• [About this exercise]:
In the case summary below, write out word for word the passage starting with "- On appeal" and going on through "of Common Pleas).".

• [Document section]:
---

James Adams v. Governor of Delaware
922 F.3d 166
3rd Cir.2019Background
- James R. Adams, an attorney and recent Independent, challenged Article IV, §3 of the Delaware Constitution after refraining from applying for judicial vacancies limited to members of the two major parties (Democrat/Republican).
- Article IV, §3 contains two interconnected components: a "bare majority" limit and a "major political party" requirement that in practice restricts most judicial appointments to Democrats and Republicans.
- Delaware selects judges via a politically balanced nominating commission that posts party membership requirements for specific openings; governors nominate from commission lists subject to Senate confirmation.
- Adams sued the Governor in federal court claiming the provision violates his First Amendment freedom of association; the District Court granted summary judgment for Adams, finding the provision unconstitutional in its entirety.
- On appeal the Third Circuit affirmed in part and reversed in part: it found Adams had Article III and prudential standing to challenge the sections that combine the bare-majority and major-party components (Supreme, Superior, Chancery Courts) but not the sections containing only the bare-majority component (Family Court, Court of Common Pleas).
- The Third Circuit held judges are not within the Elrod/Branti policymaking exception and that Delaware failed to show the major-party restriction is narrowly tailored to a vital state interest; the major-party components for the three high courts were therefore struck as unconstitutional and not severable from their paired bare-majority clauses.

---

• [Data for review]:

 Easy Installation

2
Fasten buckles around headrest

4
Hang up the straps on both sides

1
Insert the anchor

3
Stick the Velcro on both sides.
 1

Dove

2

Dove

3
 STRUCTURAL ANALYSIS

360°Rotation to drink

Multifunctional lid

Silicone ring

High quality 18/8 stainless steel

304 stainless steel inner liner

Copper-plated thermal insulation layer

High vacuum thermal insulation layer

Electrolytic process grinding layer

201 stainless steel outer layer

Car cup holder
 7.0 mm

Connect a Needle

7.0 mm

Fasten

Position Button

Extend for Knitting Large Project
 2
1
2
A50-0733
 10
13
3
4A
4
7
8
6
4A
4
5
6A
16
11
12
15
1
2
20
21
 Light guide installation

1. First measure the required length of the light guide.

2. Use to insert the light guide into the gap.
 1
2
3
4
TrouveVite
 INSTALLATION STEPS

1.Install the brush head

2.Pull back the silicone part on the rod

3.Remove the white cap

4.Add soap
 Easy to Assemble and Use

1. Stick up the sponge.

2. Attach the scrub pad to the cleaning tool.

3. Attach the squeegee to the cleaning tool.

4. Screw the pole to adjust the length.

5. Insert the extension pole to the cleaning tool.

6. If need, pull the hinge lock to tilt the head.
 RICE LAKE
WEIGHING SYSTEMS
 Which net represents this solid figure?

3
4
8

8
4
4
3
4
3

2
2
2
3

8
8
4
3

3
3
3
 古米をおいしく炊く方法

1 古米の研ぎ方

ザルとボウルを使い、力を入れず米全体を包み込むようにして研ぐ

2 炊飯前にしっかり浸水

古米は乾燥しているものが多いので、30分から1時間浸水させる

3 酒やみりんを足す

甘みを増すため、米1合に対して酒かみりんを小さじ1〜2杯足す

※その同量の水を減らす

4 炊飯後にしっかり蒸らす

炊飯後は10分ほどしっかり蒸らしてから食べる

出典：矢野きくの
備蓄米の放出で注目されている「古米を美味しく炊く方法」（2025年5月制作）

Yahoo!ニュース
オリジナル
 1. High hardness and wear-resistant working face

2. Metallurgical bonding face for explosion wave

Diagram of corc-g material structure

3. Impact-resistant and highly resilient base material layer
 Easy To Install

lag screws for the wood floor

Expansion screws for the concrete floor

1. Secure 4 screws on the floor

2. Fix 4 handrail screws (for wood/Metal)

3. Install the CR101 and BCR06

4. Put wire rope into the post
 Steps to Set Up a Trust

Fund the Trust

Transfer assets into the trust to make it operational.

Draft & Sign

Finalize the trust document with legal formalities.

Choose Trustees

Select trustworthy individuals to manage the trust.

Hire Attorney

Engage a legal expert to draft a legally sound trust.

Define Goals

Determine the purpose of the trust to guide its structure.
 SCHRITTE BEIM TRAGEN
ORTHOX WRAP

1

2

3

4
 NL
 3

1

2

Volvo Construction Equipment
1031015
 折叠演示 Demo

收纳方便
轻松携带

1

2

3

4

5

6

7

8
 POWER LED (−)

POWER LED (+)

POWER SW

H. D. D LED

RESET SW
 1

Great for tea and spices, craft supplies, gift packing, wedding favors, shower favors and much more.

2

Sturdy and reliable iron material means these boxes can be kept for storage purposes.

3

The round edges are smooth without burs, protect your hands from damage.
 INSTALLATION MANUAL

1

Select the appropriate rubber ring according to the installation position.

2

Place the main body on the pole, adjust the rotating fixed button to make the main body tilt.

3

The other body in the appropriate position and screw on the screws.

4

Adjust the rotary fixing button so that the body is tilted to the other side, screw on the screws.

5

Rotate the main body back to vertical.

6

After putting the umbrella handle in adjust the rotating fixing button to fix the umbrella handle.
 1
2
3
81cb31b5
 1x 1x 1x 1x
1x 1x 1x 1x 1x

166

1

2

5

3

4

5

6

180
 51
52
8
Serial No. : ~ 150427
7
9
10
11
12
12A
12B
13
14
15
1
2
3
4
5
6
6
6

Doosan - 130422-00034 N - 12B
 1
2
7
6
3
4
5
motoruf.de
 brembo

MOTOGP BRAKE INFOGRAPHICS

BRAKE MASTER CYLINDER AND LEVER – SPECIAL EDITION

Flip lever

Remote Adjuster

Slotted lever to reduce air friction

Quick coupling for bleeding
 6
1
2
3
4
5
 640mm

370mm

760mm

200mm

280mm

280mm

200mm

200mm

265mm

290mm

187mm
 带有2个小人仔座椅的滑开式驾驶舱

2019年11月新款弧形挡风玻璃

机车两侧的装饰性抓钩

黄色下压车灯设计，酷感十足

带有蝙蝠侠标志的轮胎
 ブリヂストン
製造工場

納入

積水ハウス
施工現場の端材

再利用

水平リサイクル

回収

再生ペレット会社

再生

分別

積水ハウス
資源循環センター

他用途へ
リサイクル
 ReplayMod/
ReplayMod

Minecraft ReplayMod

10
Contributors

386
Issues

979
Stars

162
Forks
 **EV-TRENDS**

---

• [Answer section]:
- On appeal the Third Circuit affirmed in part and reversed in part: it found Adams had Article III and prudential standing to challenge the sections that combine the bare-majority and major-party components (Supreme, Superior, Chancery Courts) but not the sections containing only the bare-majority component (Family Court, Court of Common Pleas).